Sr.ª Presidente, Sr. Ministro do Ambiente, disse que, ontem, teve de redobrar a sua atenção para ouvir aquilo que dissemos sobre a fiscalidade verde, porque nem queria acreditar nas críticas que estava a ouvir. Sr. Ministro, acho que não chega redobrar, tem de triplicar ou quadruplicar, porque o Sr. Ministro fez uma afirmação falsa.
Ouvi António Mexia a louvar a fiscalidade verde, o mesmo homem que nós todos tivemos oportunidade de ouvir, com o então Primeiro-Ministro José Sócrates, a dizer que, na zona da barragem do Sabor, só faltava betão, mas que estava quase! Está a entender, Sr. Ministro? Veja, por favor, quem é que os senhores andam a servir! Se não nos quer ouvir a nós, oiça António Mexia para ver se chega a alguma conclusão.

* _Tarefa escrita 1_
No excerto sobre a fiscalidade verde, porque é que o orador diz ao ministro que redobrar a atenção não chega? Responda com uma a três frases.
O texto e os registos não têm qualquer relação entre si.

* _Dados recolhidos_
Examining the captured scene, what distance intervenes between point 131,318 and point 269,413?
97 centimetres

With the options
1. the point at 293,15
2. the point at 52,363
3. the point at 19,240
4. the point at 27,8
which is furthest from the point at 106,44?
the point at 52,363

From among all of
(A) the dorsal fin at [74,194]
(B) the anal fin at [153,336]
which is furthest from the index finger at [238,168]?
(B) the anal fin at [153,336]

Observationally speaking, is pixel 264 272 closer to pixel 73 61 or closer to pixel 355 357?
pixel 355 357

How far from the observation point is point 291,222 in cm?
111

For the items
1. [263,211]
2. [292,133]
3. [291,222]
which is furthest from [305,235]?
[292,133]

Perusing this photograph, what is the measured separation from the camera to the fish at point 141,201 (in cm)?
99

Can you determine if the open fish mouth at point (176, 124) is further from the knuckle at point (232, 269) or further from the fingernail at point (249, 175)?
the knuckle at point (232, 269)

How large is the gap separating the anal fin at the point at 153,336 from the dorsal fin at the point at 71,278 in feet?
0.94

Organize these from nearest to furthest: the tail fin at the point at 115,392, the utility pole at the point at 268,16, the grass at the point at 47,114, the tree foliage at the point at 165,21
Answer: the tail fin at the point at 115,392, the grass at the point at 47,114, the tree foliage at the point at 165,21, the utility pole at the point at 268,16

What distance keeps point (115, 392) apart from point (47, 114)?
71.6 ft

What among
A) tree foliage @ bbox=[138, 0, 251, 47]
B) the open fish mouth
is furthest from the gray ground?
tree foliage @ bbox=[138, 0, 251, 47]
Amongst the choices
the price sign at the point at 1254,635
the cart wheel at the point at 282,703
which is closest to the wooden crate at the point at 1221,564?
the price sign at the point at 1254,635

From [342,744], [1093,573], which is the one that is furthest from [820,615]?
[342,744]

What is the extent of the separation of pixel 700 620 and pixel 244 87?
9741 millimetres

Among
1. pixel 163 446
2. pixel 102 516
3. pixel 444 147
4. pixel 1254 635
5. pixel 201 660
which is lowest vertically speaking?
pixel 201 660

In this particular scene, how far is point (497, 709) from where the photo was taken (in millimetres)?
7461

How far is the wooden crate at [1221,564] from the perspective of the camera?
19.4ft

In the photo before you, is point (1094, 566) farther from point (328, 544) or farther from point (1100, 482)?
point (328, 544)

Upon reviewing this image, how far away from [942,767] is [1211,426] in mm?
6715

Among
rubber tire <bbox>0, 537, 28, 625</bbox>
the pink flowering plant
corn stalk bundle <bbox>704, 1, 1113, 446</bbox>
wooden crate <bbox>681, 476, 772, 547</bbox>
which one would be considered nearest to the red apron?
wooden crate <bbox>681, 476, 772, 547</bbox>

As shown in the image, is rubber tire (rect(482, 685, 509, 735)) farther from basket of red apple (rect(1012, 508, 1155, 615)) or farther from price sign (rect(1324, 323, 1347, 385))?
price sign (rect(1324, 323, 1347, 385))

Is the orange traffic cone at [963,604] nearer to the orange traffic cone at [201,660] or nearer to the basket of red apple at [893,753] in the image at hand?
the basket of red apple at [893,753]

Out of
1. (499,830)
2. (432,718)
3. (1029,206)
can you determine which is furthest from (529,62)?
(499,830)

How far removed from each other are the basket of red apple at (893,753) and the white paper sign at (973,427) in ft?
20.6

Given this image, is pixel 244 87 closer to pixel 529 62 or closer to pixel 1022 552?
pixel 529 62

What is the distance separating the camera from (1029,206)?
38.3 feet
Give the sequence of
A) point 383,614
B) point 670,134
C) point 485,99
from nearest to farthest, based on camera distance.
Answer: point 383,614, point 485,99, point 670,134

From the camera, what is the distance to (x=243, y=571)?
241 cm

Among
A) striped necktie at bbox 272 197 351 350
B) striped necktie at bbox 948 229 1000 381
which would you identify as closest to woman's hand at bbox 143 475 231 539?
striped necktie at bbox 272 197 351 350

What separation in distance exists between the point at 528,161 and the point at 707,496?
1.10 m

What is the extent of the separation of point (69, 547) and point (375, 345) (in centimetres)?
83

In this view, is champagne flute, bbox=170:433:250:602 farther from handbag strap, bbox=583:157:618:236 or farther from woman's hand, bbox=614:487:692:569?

* _Tarefa escrita 2_
Imprima sem alterações as linhas dos registos, a começar na que contém "As shown in" e a terminar na que contém "Answer: point 383,614, point", incluindo ambas.

* _Resposta completa 1_
Porque, segundo o orador, o ministro fez uma afirmação falsa. Por isso, em vez de apenas redobrar a atenção, teria de a triplicar ou quadruplicar.

* _Resposta completa 2_
As shown in the image, is rubber tire (rect(482, 685, 509, 735)) farther from basket of red apple (rect(1012, 508, 1155, 615)) or farther from price sign (rect(1324, 323, 1347, 385))?
price sign (rect(1324, 323, 1347, 385))

Is the orange traffic cone at [963,604] nearer to the orange traffic cone at [201,660] or nearer to the basket of red apple at [893,753] in the image at hand?
the basket of red apple at [893,753]

Out of
1. (499,830)
2. (432,718)
3. (1029,206)
can you determine which is furthest from (529,62)?
(499,830)

How far removed from each other are the basket of red apple at (893,753) and the white paper sign at (973,427) in ft?
20.6

Given this image, is pixel 244 87 closer to pixel 529 62 or closer to pixel 1022 552?
pixel 529 62

What is the distance separating the camera from (1029,206)?
38.3 feet
Give the sequence of
A) point 383,614
B) point 670,134
C) point 485,99
from nearest to farthest, based on camera distance.
Answer: point 383,614, point 485,99, point 670,134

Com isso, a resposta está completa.